Italian merchant vessel returns 108 migrants to Libya

The Asso 28

ROME – An Italian merchant vessel has taken 108 migrants back to Libya, an incident criticised by the UNHCR yet disputed by Italy's Interior Minister Matteo Salvini, coastal police reported on Tuesday.

 An Italian boat has never before brought migrants back to Libya after being rescued in the Mediterranean, but on Monday everything changed. The vessel, having saved 108 people on board a raft then accompanied them to the port at Tripoli.

 According to the Repubblica newspaper, the decision was taken after the Coastal Guard’s control centre in Rome ordered the ship, a vessel which supports an oil platform, to work with the Libyan navy.

 Matteo Salvini, Italy’s Interior Minister, discredited the information as “false” in a post on Facebook.
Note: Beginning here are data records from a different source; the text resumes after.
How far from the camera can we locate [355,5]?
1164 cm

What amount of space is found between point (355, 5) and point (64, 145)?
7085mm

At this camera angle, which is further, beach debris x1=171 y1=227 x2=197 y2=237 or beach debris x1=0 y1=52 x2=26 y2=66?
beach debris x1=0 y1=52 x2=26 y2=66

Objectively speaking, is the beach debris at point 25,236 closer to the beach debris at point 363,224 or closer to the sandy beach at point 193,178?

Meanwhile, the UN Refugee Agency UNHER has started to collect “information” on the case because “Libya is not a secure port” and the border with Tripoli “could result in a violation of international rights.”
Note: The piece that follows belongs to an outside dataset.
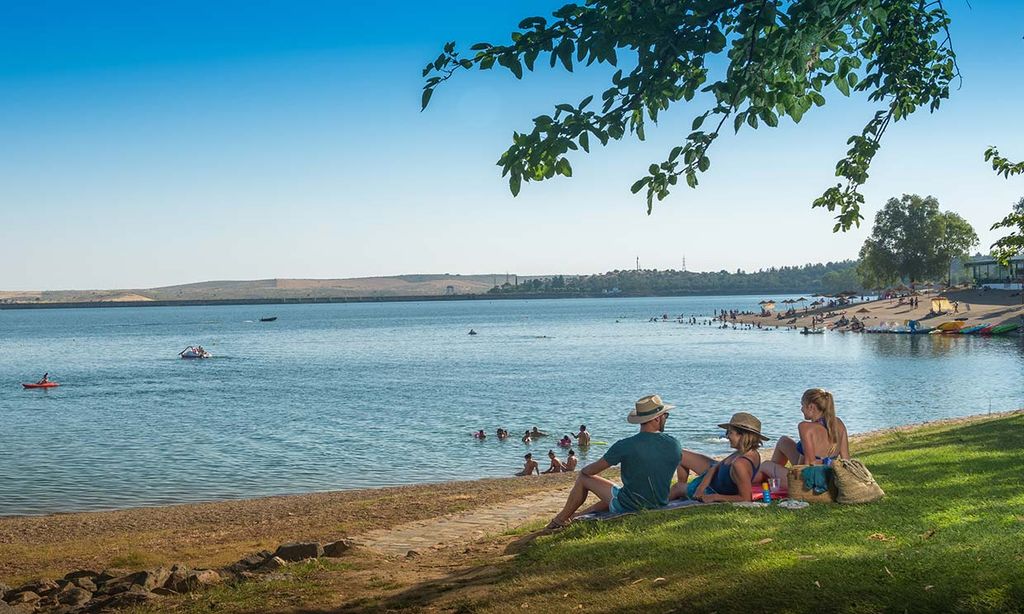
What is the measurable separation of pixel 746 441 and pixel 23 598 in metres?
8.69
 The case was reported in the late evening on Monday by the deputy of the left-wing Italian party Leu, Nicola Fratoianni, who has spent the past few weeks on board the charity boat Proactiva Open Arms. “We have discovered that a raft with 108 on board was rescued by the merchant vessel Asso Ventotto today, whilst flying the Italian flag and heading towards Tripoli.
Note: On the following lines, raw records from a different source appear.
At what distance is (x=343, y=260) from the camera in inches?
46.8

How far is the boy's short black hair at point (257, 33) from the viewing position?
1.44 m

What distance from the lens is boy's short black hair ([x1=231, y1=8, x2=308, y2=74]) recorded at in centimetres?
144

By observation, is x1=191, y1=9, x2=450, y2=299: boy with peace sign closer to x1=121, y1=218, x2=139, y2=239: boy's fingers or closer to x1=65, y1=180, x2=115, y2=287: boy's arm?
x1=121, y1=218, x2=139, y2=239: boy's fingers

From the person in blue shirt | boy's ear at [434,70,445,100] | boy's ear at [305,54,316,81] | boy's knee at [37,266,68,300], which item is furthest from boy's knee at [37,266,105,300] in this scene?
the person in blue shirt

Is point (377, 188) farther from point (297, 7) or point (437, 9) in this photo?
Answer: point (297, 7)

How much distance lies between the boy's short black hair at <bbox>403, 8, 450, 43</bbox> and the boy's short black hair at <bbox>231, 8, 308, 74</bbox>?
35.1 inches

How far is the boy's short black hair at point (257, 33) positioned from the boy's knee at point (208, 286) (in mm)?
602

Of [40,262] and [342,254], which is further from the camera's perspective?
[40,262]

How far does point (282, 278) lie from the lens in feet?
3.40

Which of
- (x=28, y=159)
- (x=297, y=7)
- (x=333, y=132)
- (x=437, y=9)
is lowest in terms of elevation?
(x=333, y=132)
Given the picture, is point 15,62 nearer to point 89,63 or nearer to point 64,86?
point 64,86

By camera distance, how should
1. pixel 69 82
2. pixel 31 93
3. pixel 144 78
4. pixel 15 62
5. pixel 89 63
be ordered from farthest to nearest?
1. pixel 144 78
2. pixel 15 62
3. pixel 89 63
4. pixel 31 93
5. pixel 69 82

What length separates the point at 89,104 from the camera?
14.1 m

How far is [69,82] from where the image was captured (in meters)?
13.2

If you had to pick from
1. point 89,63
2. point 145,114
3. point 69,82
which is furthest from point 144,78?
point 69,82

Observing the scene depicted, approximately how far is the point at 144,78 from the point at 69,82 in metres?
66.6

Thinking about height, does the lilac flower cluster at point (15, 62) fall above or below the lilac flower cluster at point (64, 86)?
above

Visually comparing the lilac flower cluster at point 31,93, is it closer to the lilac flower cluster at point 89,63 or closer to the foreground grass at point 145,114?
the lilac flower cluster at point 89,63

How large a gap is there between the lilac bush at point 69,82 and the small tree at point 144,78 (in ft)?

 “We don’t know yet if this operation was ordered by the Italian Coastal Guard,” Fratoianni continued - a fact that has since been confirmed by the Repubblica. “But if it were it would be a very grave action; a complete rejection which both Italy and the commander of the boat must answer to before court. International law demands that those saved in the sea should be brought to a secure port. Ports in Libya, however much the Italian government obscures the reality of the situation, cannot be considered secure.”

 In response, Salvini argued that “The Italian Coastal Guard has not coordinated and participated with any of these operations, as false declarations from a foreign ONG and from a badly informed left-wing parliament would have you believe. The Libyan Coastal Guard in the last few hours has saved and brought to land a total of 611 immigrants. So ONGs protest and traffickers lose business? Well, we will go on like this!”

 On the question of security in Libyan ports, the European Council reiterated through one of their spokespersons in the past few weeks that “no European ship can take migrants back to Libya as it goes against all of our principles.”

 During the Asso Ventotto’s rescue President of the Italian Chamber of Deputies Roberto Fico met with protestors and explained that “Libya is not a secure place; migrants cannot be in a place without the protection of human rights.”